From 1700c21e6bd2a4766ee8b5554c66a82407fe9226 Mon Sep 17 00:00:00 2001
From: Arne Binder <arne.binder@dfki.de>
Date: Fri, 22 Dec 2023 15:16:57 +0100
Subject: [PATCH] tokenization: don't regard missed partitions (don't show them
 if verbose and don't break if strict_span_conversion)

---
 src/pie_modules/document/processing/tokenization.py | 13 ++++++++-----
 1 file changed, 8 insertions(+), 5 deletions(-)

diff --git a/src/pie_modules/document/processing/tokenization.py b/src/pie_modules/document/processing/tokenization.py
index 099d52582..172b11b52 100644
--- a/src/pie_modules/document/processing/tokenization.py
+++ b/src/pie_modules/document/processing/tokenization.py
@@ -343,11 +343,14 @@ def tokenize_document(
     missed_annotations = defaultdict(set)

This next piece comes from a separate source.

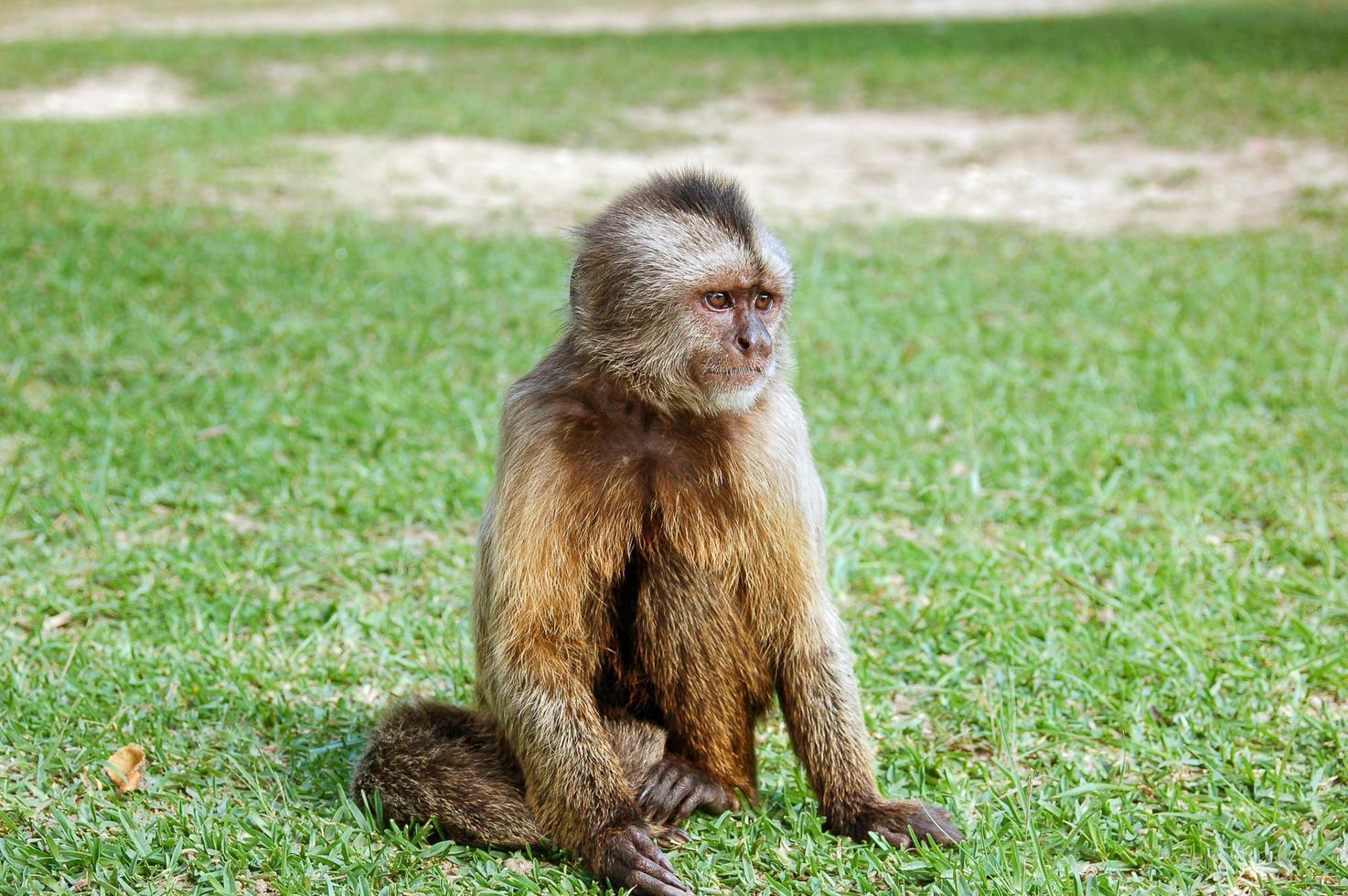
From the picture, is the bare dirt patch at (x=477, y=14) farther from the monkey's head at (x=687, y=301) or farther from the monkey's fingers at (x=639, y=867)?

     if strict_span_conversion or verbose:
         for annotation_field in doc.annotation_fields():
-            current_missed_annotations = set(doc[annotation_field.name]) - set(
-                added_annotations[annotation_field.name]
-            )
-            if len(current_missed_annotations) > 0:
-                missed_annotations[annotation_field.name] = current_missed_annotations
+            # do not check the partition layer because the partitions are not required later on
+            # and entries get quite probably removed when windowing is applied, so this just pollutes the logs
+            if annotation_field.name != partition_layer:
+                current_missed_annotations = set(doc[annotation_field.name]) - set(
+                    added_annotations[annotation_field.name]
+                )
+                if len(current_missed_annotations) > 0:
+                    missed_annotations[annotation_field.name] = current_missed_annotations
 
     if len(missed_annotations) > 0:
         missed_annotations_simplified = {k: str(v) for k, v in missed_annotations.items()}